Top of EXCERPTED TEXT

If you read this bill, they are going to put "RSO" in black ink, on the back of all identification cards of sex offenders.
Drivers licenses are the wrong place to try to solve unrelated social problems, and here's a good example why.
On Monday, the House Public Safety Committee will hear legislation - HB 1091 by Rep. Tan Parker (Contact) - that would identify sex offenders as such on their drivers licenses. How will this prevent sex crimes, exactly? Does anyone really think a sex offender will show their victim their personal identification before assaulting or molesting them?
The goal of this bill and much of other legislation aimed at sex offenders these days isn't to protect the public so much as to impose permanent pariah status on those convicted of sex crimes. Many people might agree with that goal, but in practice the labels are sometimes unfairly applied to lesser offenses, and the recent string of DNA exonerations has revealed quite a few actually innocent people who'd been falsely convicted are also harmed by such quasi-official shunning policies.
What's more, as a practical matter, if sex offenders can't find any place to live, work, or even shop, this state-sponsored scarlet letter makes the public less safe because the risk is they'll give up trying to do the right thing and start committing the offenses that got them in trouble in the first place. Why does every store clerk who takes a check need to know somebody is on the sex offender list? IMO that would create more problems than it solves.
Unless you prefer more unlicensed drivers on the road, it's counterproductive to single out unpopular categories of drivers with special denotations on their license that are identifiable by the general public, whether we're talking about sex offenders or immigrants. In both cases the tactic borders on an invitation to needless harassment of licenseholders; indeed, that almost appears to be the point.

Bottom of EXCERPTED TEXT
Top of DATASET RECORDS

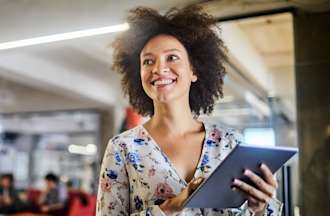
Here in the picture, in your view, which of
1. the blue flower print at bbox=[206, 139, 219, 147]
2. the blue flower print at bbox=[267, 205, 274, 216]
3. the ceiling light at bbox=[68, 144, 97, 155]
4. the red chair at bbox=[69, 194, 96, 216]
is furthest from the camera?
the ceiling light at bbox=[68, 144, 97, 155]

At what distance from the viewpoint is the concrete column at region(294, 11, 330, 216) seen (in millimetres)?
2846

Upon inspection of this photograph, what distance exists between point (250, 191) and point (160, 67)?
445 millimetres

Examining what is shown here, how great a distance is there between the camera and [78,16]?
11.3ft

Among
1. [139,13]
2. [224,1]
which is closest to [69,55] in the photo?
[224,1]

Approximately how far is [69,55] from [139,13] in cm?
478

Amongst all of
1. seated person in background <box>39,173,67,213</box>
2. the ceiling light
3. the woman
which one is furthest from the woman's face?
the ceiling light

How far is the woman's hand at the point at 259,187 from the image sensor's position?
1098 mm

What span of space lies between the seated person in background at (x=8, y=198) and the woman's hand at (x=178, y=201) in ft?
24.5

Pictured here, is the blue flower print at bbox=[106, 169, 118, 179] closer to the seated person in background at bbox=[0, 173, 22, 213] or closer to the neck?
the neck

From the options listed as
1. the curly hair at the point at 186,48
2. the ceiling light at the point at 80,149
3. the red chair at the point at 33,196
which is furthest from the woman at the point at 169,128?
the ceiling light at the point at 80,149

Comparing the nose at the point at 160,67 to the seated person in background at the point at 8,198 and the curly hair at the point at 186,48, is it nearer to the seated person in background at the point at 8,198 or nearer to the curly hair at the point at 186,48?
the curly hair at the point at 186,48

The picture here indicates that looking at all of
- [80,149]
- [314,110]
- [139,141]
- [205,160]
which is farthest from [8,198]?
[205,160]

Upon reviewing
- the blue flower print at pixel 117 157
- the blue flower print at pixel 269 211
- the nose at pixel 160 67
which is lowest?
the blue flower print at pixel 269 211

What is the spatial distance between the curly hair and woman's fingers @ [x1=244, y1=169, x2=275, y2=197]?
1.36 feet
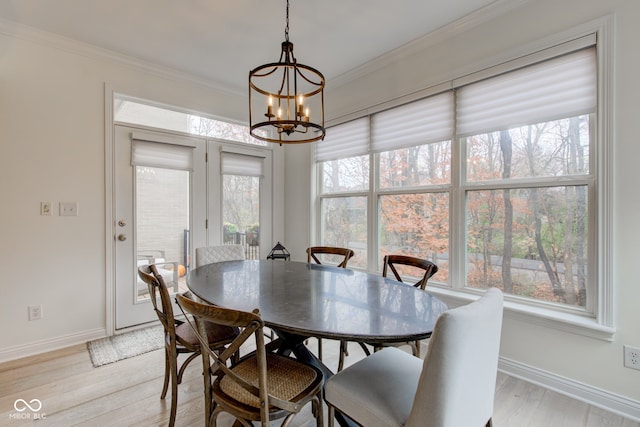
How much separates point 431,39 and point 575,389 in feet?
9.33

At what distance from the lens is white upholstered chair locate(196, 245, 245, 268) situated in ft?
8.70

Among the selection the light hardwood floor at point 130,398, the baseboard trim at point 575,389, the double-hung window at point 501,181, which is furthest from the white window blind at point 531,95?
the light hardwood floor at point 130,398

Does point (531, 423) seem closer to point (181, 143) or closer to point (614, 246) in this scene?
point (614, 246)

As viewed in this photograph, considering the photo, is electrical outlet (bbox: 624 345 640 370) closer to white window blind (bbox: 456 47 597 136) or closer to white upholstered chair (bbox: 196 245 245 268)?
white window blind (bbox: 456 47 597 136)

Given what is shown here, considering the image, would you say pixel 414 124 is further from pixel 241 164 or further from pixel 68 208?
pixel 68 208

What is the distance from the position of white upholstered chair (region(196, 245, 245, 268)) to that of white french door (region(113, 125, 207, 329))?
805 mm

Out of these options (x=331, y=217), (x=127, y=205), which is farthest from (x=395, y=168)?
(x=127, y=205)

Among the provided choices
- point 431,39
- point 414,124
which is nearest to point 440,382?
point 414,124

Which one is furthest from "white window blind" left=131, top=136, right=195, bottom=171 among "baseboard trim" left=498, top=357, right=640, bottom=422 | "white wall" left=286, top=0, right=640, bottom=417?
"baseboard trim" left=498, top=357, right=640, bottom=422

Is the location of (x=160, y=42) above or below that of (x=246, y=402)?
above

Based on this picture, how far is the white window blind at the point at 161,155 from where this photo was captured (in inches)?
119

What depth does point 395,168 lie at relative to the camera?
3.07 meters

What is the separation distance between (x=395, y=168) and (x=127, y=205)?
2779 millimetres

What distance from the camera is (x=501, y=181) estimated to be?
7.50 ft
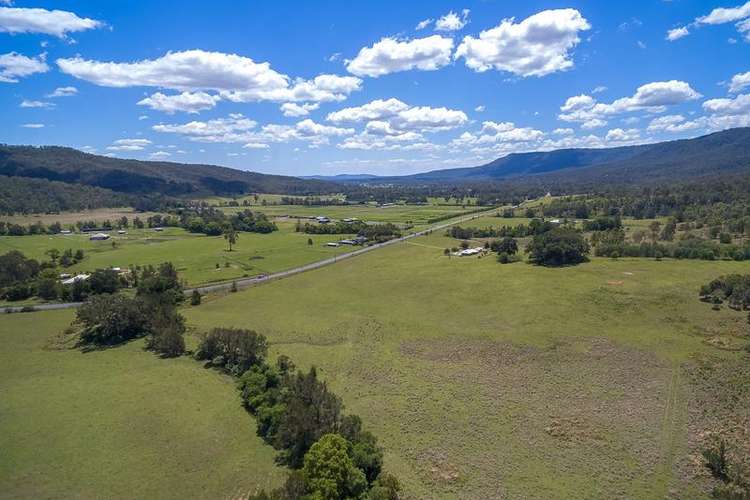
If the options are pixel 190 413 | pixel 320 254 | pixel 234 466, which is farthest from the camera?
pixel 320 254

Bottom of DATASET RECORDS

**PROBLEM TO SOLVE**
Answer from the post on the driver's license bill:
(a) What would be printed on the back of sex offenders' identification cards, and in what color ink?
(b) Which committee will hear HB 1091, and on what day?
(c) Besides sex offenders, what other group of drivers does the post name?
The lines come from a different source than the post on the driver's license bill.

**RESULT OF THIS EXERCISE**
(a) "RSO," in black ink.
(b) The House Public Safety Committee, on Monday.
(c) Immigrants.